GIVEN EXERCISE. Copy out the data below, starting with the line that contains "masks as SVG." and going on through the line that contains "242L299 281L325 286L336". Leave the pictures out of your copy.

WORKING DATA.
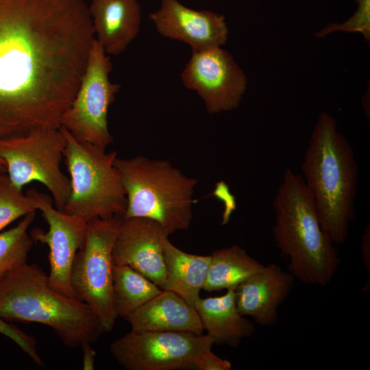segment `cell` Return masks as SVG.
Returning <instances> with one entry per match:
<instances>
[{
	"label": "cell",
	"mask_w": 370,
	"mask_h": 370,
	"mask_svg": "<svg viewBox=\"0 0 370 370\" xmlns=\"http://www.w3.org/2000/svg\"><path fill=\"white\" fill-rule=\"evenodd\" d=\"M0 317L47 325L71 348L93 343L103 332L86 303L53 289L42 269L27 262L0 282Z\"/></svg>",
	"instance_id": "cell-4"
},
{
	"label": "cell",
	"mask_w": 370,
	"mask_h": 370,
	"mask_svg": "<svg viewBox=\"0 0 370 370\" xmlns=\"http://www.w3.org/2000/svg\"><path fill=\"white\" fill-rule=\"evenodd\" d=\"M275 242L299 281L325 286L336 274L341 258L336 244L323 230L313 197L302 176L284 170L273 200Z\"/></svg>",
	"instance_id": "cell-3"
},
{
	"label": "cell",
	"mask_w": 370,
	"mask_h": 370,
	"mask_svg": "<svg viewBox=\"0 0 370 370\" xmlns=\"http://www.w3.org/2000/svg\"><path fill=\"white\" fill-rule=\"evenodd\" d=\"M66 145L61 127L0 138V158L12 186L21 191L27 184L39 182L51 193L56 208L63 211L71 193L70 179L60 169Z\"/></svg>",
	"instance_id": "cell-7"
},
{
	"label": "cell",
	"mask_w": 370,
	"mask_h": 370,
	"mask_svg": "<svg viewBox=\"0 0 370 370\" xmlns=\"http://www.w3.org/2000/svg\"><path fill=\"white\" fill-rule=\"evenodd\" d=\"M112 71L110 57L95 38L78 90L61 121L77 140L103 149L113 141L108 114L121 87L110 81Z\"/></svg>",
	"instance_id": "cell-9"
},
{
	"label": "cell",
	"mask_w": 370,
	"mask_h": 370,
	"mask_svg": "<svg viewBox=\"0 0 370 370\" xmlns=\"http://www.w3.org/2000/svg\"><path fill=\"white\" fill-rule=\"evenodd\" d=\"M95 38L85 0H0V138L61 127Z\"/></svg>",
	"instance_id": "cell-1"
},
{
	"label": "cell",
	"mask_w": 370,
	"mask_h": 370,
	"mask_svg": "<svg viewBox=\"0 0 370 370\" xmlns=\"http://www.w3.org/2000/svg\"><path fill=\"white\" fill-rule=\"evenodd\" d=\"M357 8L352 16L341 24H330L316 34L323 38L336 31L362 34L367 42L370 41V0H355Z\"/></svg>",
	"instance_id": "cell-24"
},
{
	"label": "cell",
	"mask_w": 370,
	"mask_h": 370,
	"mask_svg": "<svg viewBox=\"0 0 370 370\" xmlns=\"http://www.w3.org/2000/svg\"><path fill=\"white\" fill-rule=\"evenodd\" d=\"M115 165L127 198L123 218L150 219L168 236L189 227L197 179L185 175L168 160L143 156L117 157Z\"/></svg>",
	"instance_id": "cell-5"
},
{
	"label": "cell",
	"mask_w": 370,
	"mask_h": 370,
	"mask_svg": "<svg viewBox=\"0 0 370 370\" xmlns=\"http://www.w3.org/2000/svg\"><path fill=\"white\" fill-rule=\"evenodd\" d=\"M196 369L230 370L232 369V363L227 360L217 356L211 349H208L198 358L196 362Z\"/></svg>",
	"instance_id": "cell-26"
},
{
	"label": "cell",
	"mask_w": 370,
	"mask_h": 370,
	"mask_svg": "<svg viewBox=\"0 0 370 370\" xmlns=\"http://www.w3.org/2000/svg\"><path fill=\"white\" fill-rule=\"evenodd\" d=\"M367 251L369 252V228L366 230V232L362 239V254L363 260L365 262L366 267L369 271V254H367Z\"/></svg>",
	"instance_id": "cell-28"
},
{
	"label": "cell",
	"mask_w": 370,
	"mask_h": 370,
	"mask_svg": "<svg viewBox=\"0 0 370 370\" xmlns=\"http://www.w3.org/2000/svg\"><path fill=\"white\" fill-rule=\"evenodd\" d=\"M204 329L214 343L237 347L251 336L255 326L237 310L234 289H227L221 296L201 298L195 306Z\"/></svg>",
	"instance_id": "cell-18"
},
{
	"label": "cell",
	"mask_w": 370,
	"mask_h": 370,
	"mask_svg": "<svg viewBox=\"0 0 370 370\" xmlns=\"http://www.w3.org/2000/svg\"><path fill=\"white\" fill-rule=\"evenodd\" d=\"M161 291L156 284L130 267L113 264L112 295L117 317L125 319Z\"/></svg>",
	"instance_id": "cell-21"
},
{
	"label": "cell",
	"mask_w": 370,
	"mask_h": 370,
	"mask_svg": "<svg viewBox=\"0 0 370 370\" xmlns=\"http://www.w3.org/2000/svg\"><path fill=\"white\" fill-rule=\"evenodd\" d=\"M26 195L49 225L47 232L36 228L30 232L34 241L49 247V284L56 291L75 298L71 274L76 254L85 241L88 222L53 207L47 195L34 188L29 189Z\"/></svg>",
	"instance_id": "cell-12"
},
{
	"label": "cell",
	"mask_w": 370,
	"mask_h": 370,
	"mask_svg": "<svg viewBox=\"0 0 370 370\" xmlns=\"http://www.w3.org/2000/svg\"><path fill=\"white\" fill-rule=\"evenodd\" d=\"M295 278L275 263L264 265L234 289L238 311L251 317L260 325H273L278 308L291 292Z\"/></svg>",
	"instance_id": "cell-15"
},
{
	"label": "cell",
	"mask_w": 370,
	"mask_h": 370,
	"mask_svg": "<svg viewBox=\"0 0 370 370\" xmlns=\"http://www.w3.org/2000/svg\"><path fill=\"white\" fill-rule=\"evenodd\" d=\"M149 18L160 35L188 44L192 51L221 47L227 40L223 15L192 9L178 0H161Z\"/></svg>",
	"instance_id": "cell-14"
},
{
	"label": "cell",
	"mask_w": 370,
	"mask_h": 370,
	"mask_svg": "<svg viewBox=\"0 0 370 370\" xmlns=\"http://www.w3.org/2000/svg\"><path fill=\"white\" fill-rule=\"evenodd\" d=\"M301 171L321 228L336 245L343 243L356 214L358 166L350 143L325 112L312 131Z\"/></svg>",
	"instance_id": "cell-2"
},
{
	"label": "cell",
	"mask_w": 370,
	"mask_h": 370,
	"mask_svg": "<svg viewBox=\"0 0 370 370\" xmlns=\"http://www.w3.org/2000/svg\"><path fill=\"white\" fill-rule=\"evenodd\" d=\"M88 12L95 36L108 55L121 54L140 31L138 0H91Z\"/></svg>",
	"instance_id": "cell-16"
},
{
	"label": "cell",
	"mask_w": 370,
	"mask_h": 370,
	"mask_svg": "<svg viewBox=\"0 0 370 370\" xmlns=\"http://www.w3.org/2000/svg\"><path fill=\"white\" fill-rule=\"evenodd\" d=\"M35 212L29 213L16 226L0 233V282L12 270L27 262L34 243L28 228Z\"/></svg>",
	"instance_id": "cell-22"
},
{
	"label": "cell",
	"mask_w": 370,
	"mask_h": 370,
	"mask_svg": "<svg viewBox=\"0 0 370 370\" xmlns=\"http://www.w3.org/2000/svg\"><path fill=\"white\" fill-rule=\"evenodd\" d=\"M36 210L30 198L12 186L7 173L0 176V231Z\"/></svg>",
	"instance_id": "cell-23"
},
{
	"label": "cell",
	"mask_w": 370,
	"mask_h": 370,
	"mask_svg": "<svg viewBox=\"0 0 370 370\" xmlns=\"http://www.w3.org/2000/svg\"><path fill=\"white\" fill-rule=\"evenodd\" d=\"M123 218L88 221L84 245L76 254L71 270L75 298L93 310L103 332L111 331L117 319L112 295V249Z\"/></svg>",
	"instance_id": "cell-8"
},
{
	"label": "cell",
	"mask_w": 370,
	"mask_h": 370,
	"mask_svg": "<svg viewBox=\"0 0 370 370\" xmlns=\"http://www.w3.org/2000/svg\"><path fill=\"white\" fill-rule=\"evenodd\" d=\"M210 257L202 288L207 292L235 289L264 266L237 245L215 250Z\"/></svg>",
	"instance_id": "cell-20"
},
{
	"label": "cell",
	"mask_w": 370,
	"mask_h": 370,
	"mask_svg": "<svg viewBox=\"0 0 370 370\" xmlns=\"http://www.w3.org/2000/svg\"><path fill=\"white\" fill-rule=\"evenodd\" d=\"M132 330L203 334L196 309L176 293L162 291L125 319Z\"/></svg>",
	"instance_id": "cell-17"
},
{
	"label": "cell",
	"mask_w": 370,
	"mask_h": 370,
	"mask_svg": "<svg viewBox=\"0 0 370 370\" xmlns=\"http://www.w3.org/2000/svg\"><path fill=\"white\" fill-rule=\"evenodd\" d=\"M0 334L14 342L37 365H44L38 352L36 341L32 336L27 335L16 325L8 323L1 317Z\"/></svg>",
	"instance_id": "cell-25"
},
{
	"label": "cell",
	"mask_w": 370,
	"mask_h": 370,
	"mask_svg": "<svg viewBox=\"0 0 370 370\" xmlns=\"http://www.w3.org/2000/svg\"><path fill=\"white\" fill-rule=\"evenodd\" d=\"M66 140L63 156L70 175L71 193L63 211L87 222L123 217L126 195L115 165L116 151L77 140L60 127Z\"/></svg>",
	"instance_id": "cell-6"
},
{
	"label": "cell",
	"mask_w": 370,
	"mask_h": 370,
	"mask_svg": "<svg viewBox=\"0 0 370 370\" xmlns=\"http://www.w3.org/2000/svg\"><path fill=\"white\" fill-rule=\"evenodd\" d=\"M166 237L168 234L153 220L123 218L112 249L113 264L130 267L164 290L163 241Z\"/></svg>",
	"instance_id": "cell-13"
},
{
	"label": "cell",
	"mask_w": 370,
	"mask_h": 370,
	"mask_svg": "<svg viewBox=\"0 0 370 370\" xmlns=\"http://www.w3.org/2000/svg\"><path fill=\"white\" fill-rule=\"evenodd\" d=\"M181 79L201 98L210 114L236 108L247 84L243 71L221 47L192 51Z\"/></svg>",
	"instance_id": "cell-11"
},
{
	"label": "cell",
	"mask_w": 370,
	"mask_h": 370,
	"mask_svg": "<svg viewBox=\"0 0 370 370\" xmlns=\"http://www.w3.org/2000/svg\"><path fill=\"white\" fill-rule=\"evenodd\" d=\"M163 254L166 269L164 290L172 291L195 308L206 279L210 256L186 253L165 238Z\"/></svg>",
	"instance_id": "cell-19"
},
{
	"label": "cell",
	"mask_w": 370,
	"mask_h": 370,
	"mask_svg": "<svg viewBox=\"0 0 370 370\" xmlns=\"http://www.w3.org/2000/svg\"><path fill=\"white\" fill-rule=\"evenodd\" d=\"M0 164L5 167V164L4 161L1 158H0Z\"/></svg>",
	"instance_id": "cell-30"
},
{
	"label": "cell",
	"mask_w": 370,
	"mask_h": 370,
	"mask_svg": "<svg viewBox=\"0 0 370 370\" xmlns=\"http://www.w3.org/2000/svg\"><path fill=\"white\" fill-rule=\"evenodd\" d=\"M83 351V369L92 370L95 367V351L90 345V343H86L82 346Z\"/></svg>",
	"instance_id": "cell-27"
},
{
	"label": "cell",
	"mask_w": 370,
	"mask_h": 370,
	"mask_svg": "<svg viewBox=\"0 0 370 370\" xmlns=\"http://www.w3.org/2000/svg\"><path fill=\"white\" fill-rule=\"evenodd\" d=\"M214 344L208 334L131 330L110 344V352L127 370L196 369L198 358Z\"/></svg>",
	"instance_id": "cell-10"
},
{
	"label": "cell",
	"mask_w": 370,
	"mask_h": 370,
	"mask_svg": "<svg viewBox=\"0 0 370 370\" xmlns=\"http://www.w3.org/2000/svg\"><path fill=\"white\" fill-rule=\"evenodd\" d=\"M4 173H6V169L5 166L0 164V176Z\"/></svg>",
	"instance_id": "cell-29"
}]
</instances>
* * *
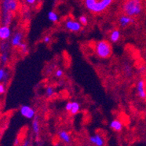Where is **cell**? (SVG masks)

EXERCISE RESULT.
segment `cell` Return masks as SVG.
Returning <instances> with one entry per match:
<instances>
[{
	"label": "cell",
	"mask_w": 370,
	"mask_h": 370,
	"mask_svg": "<svg viewBox=\"0 0 370 370\" xmlns=\"http://www.w3.org/2000/svg\"><path fill=\"white\" fill-rule=\"evenodd\" d=\"M0 317L47 325L71 348L93 343L103 332L86 303L53 289L42 269L27 262L0 282Z\"/></svg>",
	"instance_id": "cell-4"
},
{
	"label": "cell",
	"mask_w": 370,
	"mask_h": 370,
	"mask_svg": "<svg viewBox=\"0 0 370 370\" xmlns=\"http://www.w3.org/2000/svg\"><path fill=\"white\" fill-rule=\"evenodd\" d=\"M275 242L299 281L325 286L336 274L341 258L336 244L323 230L313 197L302 176L284 170L273 200Z\"/></svg>",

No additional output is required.